Heracles and the Waggoner

Heracles refuses to come to the aid of man who is perfectly able to help himself.

Introduction

This little tale has popularised the expression ‘put one’s shoulder to the wheel.’ A waggoner gets into difficulties, and begs heavenly help. All right and proper so far, said Sir Roger l’Estrange, but it wouldn’t do any harm to give it a push too...

A CARTER that had laid his Wagon Fast in a Slough, stood Gaping and Bawling to as many of the Gods and Goddesses as he could Muster up, and to Hercules Especially, to Help him out of the Mire.

Why ye Lazy Puppy you, says Hercules, lay your Shoulder to the Wheel, and Prick your Oxen first, and Then is your Time to Pray. Are the Gods to do your Drudgery, d’ye think, and you lie Bellowing with Your Finger in your Mouth?

The Moral.

Men in Distress must Work as well as Pray, they shall be never the Better else.*

From ‘Fables, of Aesop and Other Eminent Mythologists, with Morals and Reflections’ (3rd edn, 1669), by Sir Roger L’Estrange (1616-1704).

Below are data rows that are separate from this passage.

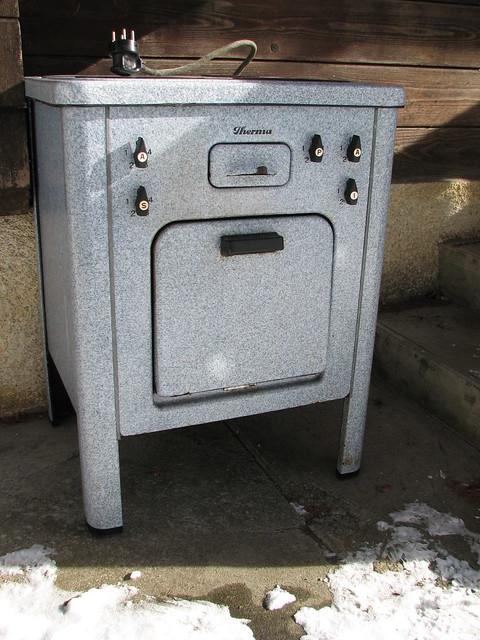 vieille cuisini re en fonte donner a donner elle fon. Black Bedroom Furniture Sets. Home Design Ideas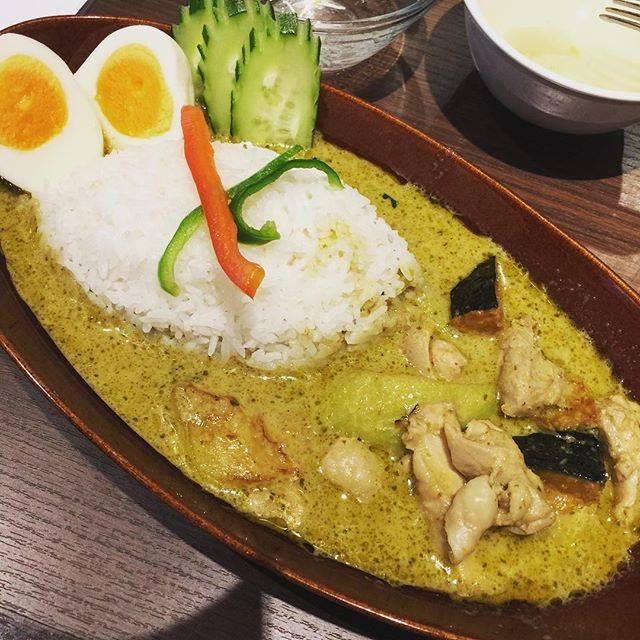 """🍷❼❼❸👖💙 on Instagram: """"今日のランチはマイペンライ で#グリーンカレー を食べたよ🍃😋 🌶🌶ちょっと辛い! が美味しかった辛いから合間に食べるキュウリも良かった👍👍 #カーキ だw"""" (66805)"""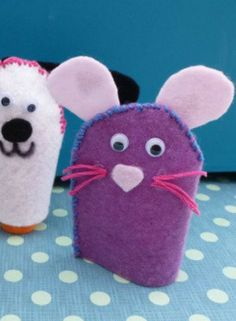 On rainy days it feels so much harder to entertain the children and stop them from getting bored and restless. Make finger puppets, a great sewing activity for children.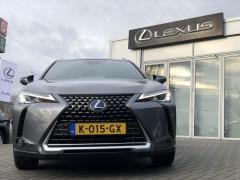 Lexus-UX-2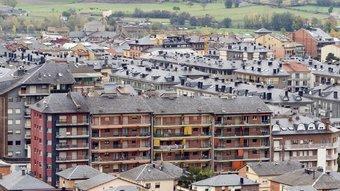 Teulades de la Seu d'Urgell , capital de l'Alt Urgell i ciutat aspirant a liderar econòmicament el Pirineu GABRIEL MASSANA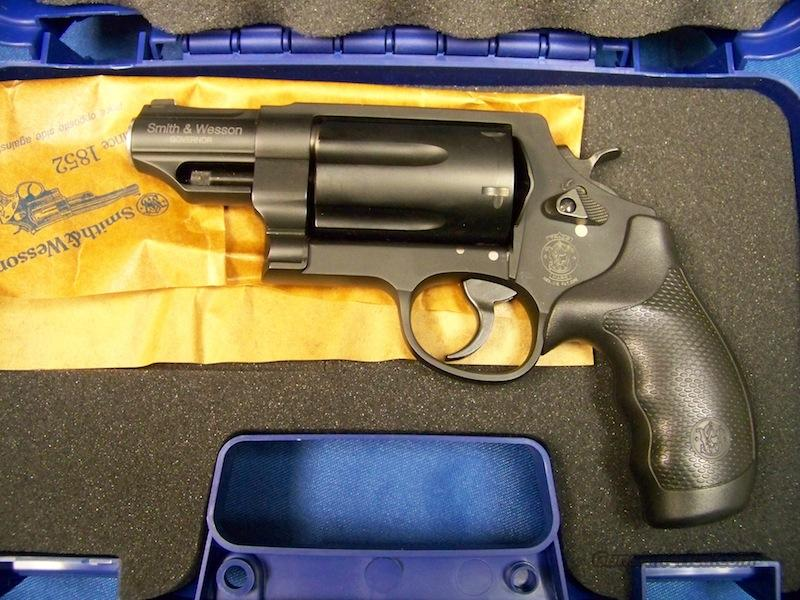 Smith & Wesson Governor (w/o Laser Grips)  Guns > Pistols > Smith & Wesson Revolvers > Full Frame Revolver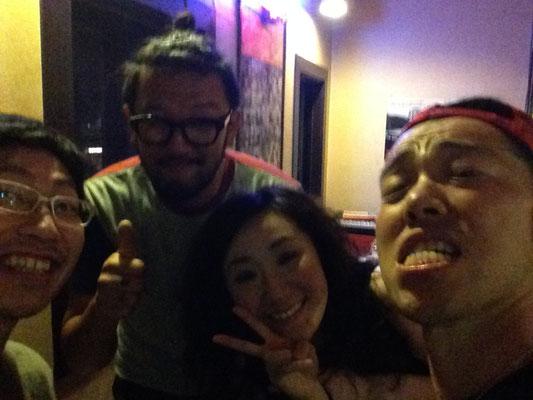 6.26 呼んでくださったターキンさんはじめ、藤野恵美さん、ひろぽんさん。(右から)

* On the need for work and prayer together, Sir Roger drew the reader’s attention to James 2:15-17, where we are told not just to pray for the poor but to help them directly. “There must be the Penny” as he put it “as well as the Pater Noster.” In Eastern Orthodox tradition this is known as ‘synergy’. See 1 Corinthians 3:6-9, and Psalm 127:1. See also L’Estrange’s retelling of Heracles and the Flea, and William Gladstone on A Spirit of Self-Reliance.

Précis
A waggoner (so says the old fable) let his cart get stuck in the mud, and without even trying to give it a push he called on Hercules to set it going again. Hercules refused, and Sir Roger L’Estrange reflected that we should not expect God to prosper the work of those who make no effort at all.
Questions for Critics

1. What is the author aiming to achieve in writing this?

2. Note any words, devices or turns of phrase that strike you. How do they help the author communicate his ideas more effectively?

3. What impression does this passage make on you? How might you put that impression into words?

Based on The English Critic (1939) by NL Clay, drawing on The New Criticism: A Lecture Delivered at Columbia University, March 9, 1910, by J. E. Spingarn, Professor of Comparative Literature in Columbia University, USA.